Thursday, April 25, 2013

After The Ending by by Lindsey Fairleigh and Lindsey Pogue

After The Ending (The Ending, #1)
When people started getting sick, “they” thought it was just the flu. My roommate, my boyfriend, my family…they’re all gone now. I got sick too. I should have died with them—with the rest of the world—but I didn’t. I thought witnessing the human population almost disappear off the face of the earth was the craziest thing I’d ever experience. I was so wrong. My name is Dani O’Connor, I’m twenty-six-years-old, and I survived The Ending.

The Virus changed everything. The world I knew is gone, and life is backwards. We’ve all had to start over. I’ve been stripped of my home, my dreams…all that is me. I’m someone else now—broken and changed. Other survivors’ memories and emotions haunt me. They invade my mind until I can no longer separate them from my own. I won’t let them consume me. I can’t. My name is Zoe Cartwright, I’m twenty-six-years-old, and I survived The Ending.

We’ve been inseparable for most of our lives, and now our friendship is all we have left. The aftermath of the Virus has stranded us on opposite sides of the United States. Trusting strangers, making sacrifices, killing—we’ll do anything to reach one another. Fear and pain may be unavoidable, but we’re strong…we’re survivors. But to continue surviving in this unfamiliar world plagued by Crazies and strange new abilities, we have to adapt. We have to evolve.

And more than anything, we have to find each other.



I seem to be having a bout of bad luck with my fiction choices, especially in the post-apocalyptic genre. This one sounded like a quick-paced, action-filled thriller and ended up as one of the slowest books I’ve read so far this year.

There’s just no way of sugar-coating it: the writing is bad. Cringe-worthy bad. There are not only basic grammatical issues but also stylistic ones that make most readers want to fling the book away. There is too much “telling” instead of “showing” and this gets in the way of the already diluted plot. Add to that characters who are so underdeveloped you can interchange them or meld them into one and still have basically the same book, and you have one dull read.
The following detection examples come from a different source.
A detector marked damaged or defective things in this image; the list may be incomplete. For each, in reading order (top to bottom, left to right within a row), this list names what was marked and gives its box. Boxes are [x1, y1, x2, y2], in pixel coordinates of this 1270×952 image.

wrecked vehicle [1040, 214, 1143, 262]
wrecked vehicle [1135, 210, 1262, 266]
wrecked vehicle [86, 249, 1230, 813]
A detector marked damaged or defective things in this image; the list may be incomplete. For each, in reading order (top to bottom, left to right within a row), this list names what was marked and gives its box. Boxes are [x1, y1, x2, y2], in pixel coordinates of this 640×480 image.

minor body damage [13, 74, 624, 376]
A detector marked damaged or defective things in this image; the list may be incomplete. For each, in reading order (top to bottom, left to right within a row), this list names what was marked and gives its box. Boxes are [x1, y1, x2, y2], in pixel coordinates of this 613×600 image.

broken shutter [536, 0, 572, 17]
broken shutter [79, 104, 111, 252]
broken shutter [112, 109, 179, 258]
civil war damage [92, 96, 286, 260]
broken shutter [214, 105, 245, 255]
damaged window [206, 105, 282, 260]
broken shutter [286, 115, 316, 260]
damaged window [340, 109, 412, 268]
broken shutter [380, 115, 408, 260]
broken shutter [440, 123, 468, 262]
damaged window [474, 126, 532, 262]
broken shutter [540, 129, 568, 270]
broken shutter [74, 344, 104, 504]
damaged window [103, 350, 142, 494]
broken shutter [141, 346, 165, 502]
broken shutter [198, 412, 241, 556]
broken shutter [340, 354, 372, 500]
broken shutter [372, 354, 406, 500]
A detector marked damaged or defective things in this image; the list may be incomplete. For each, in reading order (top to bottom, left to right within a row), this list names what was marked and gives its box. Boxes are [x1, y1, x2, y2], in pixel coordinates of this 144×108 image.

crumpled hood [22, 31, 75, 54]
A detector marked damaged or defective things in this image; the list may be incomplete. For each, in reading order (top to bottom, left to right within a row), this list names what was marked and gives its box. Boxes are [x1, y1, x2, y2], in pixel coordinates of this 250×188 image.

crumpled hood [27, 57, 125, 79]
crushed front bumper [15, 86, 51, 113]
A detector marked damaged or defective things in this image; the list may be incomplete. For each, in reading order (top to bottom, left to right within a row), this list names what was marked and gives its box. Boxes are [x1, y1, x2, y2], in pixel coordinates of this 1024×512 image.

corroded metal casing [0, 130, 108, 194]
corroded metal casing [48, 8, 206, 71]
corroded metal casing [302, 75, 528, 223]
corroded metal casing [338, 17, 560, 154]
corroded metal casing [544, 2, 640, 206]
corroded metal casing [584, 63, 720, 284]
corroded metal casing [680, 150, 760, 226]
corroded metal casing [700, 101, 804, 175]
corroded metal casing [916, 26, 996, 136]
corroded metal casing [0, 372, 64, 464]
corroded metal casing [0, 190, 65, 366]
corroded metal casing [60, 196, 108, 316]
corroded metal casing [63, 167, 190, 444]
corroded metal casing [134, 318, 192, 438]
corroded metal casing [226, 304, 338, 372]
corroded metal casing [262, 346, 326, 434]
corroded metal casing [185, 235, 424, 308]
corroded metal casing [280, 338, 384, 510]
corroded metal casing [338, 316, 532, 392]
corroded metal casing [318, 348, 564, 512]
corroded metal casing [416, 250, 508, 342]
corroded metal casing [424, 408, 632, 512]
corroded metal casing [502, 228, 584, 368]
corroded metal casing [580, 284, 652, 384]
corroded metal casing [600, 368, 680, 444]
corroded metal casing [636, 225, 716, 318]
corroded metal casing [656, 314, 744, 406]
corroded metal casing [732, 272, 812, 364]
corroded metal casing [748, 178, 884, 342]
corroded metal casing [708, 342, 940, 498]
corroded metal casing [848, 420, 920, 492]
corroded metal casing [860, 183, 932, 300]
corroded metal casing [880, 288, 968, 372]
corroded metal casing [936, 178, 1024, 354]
Zoe and Dani, the two protagonists, are suddenly thrust into this post-apocalyptic world that is never really completely explained. Yes, there is a virus that takes out most of the population, but we don’t really get much about it, not even through flashbacks. But never mind that. What was most disconcerting about the two of them was that although society had crumbled around them, these two women were more interested in getting *pardon the expression* laid than anything else. The amount of time spent obsession over one man or another was absolutely ludicrous. And that’s not even the worst part about it: one of them actually loses a husband to the disease yet seems to completely forget him as she drools over another guy.

I’m not going to go on and on about it because it’s not worth it. Steer clear of this book. It will make you cringe.